◆ Directions for this task ◆
Begin at the line with "body_size: -595" and write out every line after it, exactly, through the last line below, adding nothing.

◆ Data in this exercise ◆
::::

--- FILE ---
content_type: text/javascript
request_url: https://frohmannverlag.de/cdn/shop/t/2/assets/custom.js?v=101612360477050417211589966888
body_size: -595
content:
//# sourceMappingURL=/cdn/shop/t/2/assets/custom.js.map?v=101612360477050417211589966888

::::

◆ Exercise output ◆
body_size: -595
content:
//# sourceMappingURL=/cdn/shop/t/2/assets/custom.js.map?v=101612360477050417211589966888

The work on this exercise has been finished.